5G ve ötesi, bağlantılı teknolojiler, nesnelerin interneti ve dijital platformlar sayesinde dünyada üretilen verinin hacmi ve kalitesinin her geçen gün arttığını belirten Varank, şöyle konuştu:
"Hızlı büyüyen veri üretimiyle birlikte de süper bilgisayarlar, dijital dönüşümü sürükleyen teknolojilerin başında geliyor. Bu konularda gerek TÜBİTAK bünyesinde gerekse uluslararası iş birlikleri vasıtasıyla yürüttüğümüz önemli çalışmalarımız var. TÜBİTAK BİLGEM Bilişim Teknolojileri Enstitüsü'nde alanda kullanılabilecek milli ve özgün çözümler geliştiriyoruz. Safir Bulut, Safir Büyük Veri, Safir Depo ve Safir Zeka, büyük verinin depolanması ve işlenmesi konusundaki önemli projelerimiz."
Varank, TÜBİTAK ULAKBİM ile uyguladıkları "Açık Bilim" politikasının da bu alanda geliştirdikleri güzel bir örnek olduğunu ifade ederek, bu çalışmayla TÜBİTAK tarafından yürütülen veya desteklenen projelerde üretilen verilerin saklanmasını ve yönetimini sağladıklarını bildirdi.
Veri işleme altyapıları konusunda uluslararası imkanlardan da faydalanmaya özen gösterdiklerini vurgulayan Varank, şu değerlendirmede bulundu:
"Bu doğrultuda, Avrupa Yüksek Performanslı Hesaplama Ortak Girişimine üye olduk. EuroCC Projesi kapsamında ülkemizde bir yüksek başarımlı hesaplama yetkinlik merkezi kuruyoruz. Bu projeyi TÜBİTAK ULAKBİM koordinasyonunda ODTÜ ve Sabancı üniversitelerinin katkılarıyla yürütüyoruz. Stratejide belirlediğimiz tedbirlerle birlikte yüksek başarımlı hesaplama alanındaki yetkinliklerimizi geliştirecek birçok yeni projeyi daha önümüzdeki dönemde harekete geçireceğiz."
"Yakın zamanda proje teklif çağrısını ilan edeceğiz"
Varank, altyapıların yanında kurumsal kapasitenin inşa edilmesinin de yapay zeka alanındaki çalışmaların artarak devam etmesi bakımından büyük önem taşıdığına dikkati çekerek, TÜBİTAK'ta Yapay Zeka Enstitüsü kurduklarını anımsattı.

**Verilen kayıtlar**
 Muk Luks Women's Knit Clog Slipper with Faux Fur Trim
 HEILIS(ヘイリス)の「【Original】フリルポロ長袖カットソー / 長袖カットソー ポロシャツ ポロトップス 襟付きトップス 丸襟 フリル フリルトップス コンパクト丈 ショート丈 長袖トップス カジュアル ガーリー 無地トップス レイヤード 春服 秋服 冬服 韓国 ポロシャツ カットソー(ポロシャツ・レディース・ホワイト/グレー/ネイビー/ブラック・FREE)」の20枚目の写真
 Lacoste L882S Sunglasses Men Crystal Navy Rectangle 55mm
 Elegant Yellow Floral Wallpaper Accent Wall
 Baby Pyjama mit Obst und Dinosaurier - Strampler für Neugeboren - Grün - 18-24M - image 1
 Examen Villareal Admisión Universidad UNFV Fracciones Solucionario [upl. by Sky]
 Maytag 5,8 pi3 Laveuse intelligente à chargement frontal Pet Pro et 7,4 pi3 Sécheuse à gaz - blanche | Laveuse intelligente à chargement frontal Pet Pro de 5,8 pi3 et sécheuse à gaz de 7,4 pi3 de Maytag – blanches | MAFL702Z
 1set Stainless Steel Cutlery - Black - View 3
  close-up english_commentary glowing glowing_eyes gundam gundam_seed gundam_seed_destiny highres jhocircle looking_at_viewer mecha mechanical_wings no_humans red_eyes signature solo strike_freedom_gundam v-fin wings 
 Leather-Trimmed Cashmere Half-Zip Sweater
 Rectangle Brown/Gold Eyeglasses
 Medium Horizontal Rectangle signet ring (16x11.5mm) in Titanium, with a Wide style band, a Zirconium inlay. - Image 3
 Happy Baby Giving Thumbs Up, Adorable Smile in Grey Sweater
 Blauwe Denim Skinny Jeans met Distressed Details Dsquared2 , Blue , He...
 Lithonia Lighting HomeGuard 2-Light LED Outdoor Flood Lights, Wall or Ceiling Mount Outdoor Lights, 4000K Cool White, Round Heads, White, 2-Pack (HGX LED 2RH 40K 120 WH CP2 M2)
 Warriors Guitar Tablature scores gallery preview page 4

**Görev**
Lütfen incelenen metinde "Varank, TÜBİTAK ULAKBİM" ifadesini içeren sözcüklerle açılıp "yönetimini sağladıklarını bildirdi." ile kapanan bölümü hiçbir değişiklik yapmadan aktarın. Kayıtların bu çalışmada hiçbir rolü yoktur.

**Görev çıktısı**
Varank, TÜBİTAK ULAKBİM ile uyguladıkları "Açık Bilim" politikasının da bu alanda geliştirdikleri güzel bir örnek olduğunu ifade ederek, bu çalışmayla TÜBİTAK tarafından yürütülen veya desteklenen projelerde üretilen verilerin saklanmasını ve yönetimini sağladıklarını bildirdi.